CONSIGNES: Recopiez chaque ligne du matériau ci-dessous qui contient le mot « behind ».

DONNÉES:
━━━━━━━━━━━━━━━━━━━━
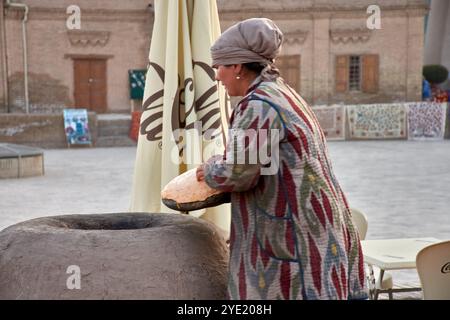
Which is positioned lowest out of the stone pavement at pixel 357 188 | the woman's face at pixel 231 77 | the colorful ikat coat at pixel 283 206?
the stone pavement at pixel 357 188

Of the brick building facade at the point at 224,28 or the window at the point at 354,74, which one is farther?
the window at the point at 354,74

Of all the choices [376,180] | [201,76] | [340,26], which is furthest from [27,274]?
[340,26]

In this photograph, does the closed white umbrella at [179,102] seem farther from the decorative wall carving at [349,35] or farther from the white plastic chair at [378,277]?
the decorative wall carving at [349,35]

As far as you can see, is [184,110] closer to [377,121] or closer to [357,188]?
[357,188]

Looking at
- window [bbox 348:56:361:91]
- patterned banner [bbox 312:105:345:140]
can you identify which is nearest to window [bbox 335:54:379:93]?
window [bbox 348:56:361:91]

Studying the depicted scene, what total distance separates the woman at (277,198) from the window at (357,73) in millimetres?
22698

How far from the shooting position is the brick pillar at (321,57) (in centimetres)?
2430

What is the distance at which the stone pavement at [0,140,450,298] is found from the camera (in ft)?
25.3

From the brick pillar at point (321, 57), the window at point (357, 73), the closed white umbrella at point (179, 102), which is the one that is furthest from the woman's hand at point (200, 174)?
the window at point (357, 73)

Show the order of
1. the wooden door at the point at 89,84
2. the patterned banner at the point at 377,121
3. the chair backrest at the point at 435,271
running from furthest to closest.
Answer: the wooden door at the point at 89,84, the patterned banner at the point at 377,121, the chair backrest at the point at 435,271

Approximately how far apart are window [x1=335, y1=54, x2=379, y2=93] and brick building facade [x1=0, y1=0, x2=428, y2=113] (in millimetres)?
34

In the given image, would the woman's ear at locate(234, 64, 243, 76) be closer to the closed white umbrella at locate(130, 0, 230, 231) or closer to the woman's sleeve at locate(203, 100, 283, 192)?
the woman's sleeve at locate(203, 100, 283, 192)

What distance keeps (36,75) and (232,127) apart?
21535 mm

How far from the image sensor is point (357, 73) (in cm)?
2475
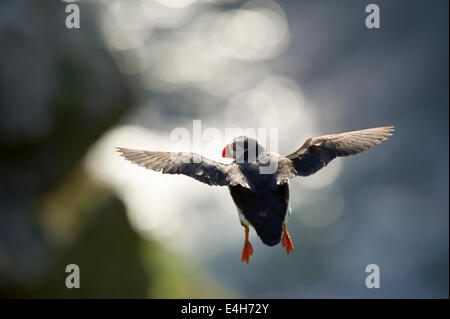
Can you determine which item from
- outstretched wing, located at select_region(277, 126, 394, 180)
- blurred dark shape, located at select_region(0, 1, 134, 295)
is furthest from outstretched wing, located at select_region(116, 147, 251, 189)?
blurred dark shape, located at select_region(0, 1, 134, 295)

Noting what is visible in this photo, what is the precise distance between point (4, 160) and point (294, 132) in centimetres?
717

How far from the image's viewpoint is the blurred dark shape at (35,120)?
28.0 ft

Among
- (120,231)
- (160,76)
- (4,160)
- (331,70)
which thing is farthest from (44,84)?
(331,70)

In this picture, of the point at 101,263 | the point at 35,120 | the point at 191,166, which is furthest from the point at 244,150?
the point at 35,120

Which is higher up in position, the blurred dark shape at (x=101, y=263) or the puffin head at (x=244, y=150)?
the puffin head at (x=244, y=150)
━━━━━━━━━━━━━━━━━━━━
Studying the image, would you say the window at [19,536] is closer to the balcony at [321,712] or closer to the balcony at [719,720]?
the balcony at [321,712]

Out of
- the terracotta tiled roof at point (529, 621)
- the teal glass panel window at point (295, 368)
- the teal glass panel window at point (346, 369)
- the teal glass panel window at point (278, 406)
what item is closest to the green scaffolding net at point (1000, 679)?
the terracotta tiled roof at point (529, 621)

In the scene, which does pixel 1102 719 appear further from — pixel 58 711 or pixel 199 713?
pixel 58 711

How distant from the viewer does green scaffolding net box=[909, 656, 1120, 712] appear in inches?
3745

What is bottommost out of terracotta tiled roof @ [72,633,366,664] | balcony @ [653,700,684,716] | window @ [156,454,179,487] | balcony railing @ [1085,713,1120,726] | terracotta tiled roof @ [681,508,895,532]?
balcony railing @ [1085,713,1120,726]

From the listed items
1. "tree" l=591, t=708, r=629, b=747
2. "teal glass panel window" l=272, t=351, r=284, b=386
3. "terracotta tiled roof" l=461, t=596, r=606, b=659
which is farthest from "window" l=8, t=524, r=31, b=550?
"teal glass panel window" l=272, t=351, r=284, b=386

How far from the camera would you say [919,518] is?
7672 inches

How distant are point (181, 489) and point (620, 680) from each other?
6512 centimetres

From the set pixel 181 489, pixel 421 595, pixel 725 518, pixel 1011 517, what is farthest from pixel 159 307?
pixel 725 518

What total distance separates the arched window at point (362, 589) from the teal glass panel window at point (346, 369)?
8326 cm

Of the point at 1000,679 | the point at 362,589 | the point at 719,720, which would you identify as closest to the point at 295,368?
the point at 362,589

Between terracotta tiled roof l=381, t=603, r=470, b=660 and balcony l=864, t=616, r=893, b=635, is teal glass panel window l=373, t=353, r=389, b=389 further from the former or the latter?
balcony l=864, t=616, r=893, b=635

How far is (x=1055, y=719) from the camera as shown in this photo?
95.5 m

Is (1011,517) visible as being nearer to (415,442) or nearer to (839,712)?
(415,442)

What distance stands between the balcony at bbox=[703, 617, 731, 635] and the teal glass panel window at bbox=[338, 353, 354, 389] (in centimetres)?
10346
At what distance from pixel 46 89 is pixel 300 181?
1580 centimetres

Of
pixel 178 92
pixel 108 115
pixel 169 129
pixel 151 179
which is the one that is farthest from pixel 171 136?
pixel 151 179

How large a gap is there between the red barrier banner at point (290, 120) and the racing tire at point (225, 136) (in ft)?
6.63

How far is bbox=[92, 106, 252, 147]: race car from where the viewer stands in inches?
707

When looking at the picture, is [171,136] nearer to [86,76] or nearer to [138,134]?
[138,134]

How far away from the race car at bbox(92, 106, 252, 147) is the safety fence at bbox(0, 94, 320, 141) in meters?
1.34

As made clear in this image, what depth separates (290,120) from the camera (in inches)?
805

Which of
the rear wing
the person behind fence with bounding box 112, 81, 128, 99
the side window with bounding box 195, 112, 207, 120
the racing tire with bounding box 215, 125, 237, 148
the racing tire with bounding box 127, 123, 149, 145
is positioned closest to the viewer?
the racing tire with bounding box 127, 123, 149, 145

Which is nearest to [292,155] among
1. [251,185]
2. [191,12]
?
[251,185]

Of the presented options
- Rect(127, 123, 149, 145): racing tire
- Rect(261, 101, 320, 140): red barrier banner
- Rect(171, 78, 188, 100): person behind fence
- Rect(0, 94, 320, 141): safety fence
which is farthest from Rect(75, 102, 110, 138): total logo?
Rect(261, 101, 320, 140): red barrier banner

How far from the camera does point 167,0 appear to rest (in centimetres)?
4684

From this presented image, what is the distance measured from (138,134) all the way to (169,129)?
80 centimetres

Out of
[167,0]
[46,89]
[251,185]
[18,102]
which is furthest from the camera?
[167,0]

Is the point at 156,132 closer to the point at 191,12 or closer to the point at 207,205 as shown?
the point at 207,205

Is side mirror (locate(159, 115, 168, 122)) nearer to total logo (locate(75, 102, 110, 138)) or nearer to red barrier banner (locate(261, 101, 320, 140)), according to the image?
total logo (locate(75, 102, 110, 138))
━━━━━━━━━━━━━━━━━━━━
RÉPONSE FINALE:
the person behind fence with bounding box 112, 81, 128, 99
- Rect(171, 78, 188, 100): person behind fence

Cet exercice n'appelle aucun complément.